INSTRUCTIONS →
a - Please explain, in one to three sentences, why the ring sync-modes thread says the current rte_ring implementation does badly on overcommitted systems.
b - In the ring sync-modes thread, what average number of cycles per object for enqueue/dequeue does the 8thread@2core test case show for HTS mode?

PASSAGE PROVIDED →
Honnappa Nagarahalli March 30, 2020, 9:29 p.m. UTC | #15
<snip>

> >
> > > Subject: [dpdk-dev] [RFC 0/6] New sync modes for ring
> > >
> > > Upfront note - that RFC is not a complete patch.
> > > It introduces an ABI breakage, plus it doesn't update ring_elem code
> > > properly,
> > As per the current rules, these changes (in the current form) will be
> > accepted only for 20.11 release. How do we address this for immediate
> requirements like RCU defer APIs?
> 
> I think I found a way to introduce these new modes without API/ABI breakage.
> Working on v1 right now. Plan to submit it by end of that week/start of next
> one.
ok

> 
> > I suggest that we move forward with my RFC (taking into consideration your
> feedback) to make progress on RCU APIs.
> >
> > > etc.
> > > I plan to deal with all these things in later versions.
> > > Right now I seek an initial feedback about proposed ideas.
> > > Would also ask people to repeat performance tests (see below) on
> > > their platforms to confirm the impact.
> > >
> > > More and more customers use(/try to use) DPDK based apps within
> > > overcommitted systems (multiple acttive threads over same pysical cores):
> > > VM, container deployments, etc.
> > > One quite common problem they hit: Lock-Holder-Preemption with
> rte_ring.
> > > LHP is quite a common problem for spin-based sync primitives
> > > (spin-locks, etc.) on overcommitted systems.
> > > The situation gets much worse when some sort of fair-locking
> > > technique is used (ticket-lock, etc.).
> > > As now not only lock-owner but also lock-waiters scheduling order
> > > matters a lot.
> > > This is a well-known problem for kernel within VMs:
> > > http://www-archive.xenproject.org/files/xensummitboston08/LHP.pdf
> > > https://www.cs.hs-rm.de/~kaiser/events/wamos2017/Slides/selcuk.pdf
> > > The problem with rte_ring is that while head accusion is sort of
> > > un-fair locking, waiting on tail is very similar to ticket lock
> > > schema - tail has to be updated in particular order.
> > > That makes current rte_ring implementation to perform really pure on
> > > some overcommited scenarios.
> > > While it is probably not possible to completely resolve this problem
> > > in userspace only (without some kernel communication/intervention),
> > > removing fairness in tail update can mitigate it significantly.
> > > So this RFC proposes two new optional ring synchronization modes:
> > > 1) Head/Tail Sync (HTS) mode
> > > In that mode enqueue/dequeue operation is fully serialized:
> > >     only one thread at a time is allowed to perform given op.
> > >     As another enhancement provide ability to split enqueue/dequeue
> > >     operation into two phases:
> > >       - enqueue/dequeue start
> > >       - enqueue/dequeue finish
> > >     That allows user to inspect objects in the ring without removing
> > >     them from it (aka MT safe peek).
> > IMO, this will not address the problem described above.
> 
> It does, please see the results produced by ring_stress_*autotest below.
> Let say for test-case: 8thread@2core(--lcores='6,(10-13)@7,(20-23)@8' it
Had not looked at these tests. Please see the numbers below.

> shows:
> avg number of cycles per object for enqueue /dequeue:
> MP/MC: 280314.32
> HTS:         294.72
> RTS:         318.79
> 
> Customer who tried it reported similar level of improvement.

RECORD EXCERPTS →
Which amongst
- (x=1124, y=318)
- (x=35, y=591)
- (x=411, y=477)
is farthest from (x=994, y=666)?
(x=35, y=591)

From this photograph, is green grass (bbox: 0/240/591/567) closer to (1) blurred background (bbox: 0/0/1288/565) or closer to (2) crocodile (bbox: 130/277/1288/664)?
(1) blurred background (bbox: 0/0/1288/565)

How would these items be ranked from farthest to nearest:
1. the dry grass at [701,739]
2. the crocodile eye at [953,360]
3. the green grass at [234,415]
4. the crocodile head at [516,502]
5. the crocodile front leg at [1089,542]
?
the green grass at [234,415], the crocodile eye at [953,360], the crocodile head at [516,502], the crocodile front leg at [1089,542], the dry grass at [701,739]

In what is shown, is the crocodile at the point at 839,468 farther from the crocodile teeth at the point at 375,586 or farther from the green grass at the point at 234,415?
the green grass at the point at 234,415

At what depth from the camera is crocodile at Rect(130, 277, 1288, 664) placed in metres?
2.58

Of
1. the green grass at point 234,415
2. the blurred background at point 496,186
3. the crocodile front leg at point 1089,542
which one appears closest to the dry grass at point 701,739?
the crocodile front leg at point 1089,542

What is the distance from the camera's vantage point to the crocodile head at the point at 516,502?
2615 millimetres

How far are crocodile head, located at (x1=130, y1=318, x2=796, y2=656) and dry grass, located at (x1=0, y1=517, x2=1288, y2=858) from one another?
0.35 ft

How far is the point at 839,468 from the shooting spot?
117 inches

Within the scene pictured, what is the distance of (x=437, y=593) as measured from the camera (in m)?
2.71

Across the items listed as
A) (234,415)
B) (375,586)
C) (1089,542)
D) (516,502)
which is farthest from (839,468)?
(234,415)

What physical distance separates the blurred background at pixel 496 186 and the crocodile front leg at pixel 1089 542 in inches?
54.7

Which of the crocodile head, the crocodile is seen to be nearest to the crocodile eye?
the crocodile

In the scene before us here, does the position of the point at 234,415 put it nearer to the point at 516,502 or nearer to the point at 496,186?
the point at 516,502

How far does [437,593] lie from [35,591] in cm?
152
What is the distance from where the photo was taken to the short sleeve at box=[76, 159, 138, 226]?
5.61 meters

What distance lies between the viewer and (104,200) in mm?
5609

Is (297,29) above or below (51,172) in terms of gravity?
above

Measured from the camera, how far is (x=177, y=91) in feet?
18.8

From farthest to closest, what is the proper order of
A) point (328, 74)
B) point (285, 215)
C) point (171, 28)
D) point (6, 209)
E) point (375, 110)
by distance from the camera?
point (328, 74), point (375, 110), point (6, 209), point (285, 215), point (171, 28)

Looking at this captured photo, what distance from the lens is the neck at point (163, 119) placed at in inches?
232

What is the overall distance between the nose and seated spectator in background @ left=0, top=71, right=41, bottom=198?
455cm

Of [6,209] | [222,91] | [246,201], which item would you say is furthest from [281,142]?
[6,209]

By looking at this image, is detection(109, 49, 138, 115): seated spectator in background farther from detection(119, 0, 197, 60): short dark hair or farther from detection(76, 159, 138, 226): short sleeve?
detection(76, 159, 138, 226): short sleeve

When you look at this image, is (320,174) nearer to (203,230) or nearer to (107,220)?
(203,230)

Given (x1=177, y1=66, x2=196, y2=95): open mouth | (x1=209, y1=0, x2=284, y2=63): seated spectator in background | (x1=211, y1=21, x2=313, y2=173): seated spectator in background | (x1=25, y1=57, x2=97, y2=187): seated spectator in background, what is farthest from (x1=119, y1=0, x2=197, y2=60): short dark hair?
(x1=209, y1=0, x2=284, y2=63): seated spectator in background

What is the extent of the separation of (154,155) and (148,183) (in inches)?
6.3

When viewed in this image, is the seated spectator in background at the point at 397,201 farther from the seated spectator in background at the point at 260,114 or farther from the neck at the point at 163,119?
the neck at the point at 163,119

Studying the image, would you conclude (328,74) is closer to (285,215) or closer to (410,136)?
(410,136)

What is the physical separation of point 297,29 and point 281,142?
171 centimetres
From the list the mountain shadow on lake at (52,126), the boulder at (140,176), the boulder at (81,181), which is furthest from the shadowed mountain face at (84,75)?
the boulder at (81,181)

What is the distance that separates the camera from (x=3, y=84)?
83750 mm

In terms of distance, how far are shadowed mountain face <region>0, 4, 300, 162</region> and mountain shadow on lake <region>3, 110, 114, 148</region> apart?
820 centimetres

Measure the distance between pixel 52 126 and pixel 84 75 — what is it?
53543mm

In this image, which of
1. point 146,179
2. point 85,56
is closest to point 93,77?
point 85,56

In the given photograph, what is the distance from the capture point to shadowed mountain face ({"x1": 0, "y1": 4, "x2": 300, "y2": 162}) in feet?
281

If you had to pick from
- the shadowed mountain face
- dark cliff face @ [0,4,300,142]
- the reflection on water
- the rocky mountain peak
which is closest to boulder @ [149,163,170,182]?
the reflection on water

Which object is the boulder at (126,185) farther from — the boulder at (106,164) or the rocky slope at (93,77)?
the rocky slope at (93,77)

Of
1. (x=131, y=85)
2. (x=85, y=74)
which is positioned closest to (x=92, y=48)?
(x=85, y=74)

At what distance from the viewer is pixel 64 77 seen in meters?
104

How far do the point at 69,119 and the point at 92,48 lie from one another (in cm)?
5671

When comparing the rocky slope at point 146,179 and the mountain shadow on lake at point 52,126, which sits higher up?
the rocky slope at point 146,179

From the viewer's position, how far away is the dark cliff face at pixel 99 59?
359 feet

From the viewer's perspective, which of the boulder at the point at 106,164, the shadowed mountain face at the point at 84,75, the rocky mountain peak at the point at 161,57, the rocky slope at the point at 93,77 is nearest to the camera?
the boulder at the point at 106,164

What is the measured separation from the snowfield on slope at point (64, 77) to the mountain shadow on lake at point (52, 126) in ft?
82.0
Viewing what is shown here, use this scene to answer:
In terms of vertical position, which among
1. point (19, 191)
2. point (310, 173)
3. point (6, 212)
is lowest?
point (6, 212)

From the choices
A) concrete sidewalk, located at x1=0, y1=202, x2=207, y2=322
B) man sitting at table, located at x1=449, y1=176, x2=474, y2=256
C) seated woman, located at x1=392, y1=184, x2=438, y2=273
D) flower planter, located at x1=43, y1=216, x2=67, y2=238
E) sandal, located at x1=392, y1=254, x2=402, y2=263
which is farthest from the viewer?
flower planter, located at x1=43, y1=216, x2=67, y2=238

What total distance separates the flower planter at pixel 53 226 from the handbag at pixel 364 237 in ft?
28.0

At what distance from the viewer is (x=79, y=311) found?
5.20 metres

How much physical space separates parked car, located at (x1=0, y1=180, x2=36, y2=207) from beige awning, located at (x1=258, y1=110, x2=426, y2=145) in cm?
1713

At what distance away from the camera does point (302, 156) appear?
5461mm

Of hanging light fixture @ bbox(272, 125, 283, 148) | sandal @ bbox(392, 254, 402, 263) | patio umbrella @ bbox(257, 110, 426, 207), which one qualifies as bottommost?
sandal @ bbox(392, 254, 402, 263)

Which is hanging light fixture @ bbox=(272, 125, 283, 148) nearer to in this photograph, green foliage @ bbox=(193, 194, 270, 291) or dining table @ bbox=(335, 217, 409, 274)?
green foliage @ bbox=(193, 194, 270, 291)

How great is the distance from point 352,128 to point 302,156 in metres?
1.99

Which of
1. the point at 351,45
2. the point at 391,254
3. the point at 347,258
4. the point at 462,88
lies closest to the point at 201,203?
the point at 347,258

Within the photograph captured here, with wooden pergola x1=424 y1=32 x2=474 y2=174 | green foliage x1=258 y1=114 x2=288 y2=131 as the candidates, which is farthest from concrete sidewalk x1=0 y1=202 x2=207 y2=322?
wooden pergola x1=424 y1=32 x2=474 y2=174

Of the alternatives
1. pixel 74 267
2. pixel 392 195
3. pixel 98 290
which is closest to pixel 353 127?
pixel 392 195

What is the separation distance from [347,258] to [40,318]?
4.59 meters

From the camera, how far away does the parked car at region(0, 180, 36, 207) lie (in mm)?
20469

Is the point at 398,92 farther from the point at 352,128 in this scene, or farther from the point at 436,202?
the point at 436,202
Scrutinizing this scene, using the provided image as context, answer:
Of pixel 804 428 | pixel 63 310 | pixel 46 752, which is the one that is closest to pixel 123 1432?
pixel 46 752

SOLUTIONS TO THE TASKS →
a - Head acquisition in rte_ring is a kind of unfair locking, but waiting on the tail works much like a ticket lock because the tail has to be updated in a particular order. With that fair-locking pattern, the scheduling order of both the lock owner and the lock waiters matters a lot, so Lock-Holder-Preemption becomes much worse on overcommitted systems.

b - 294.72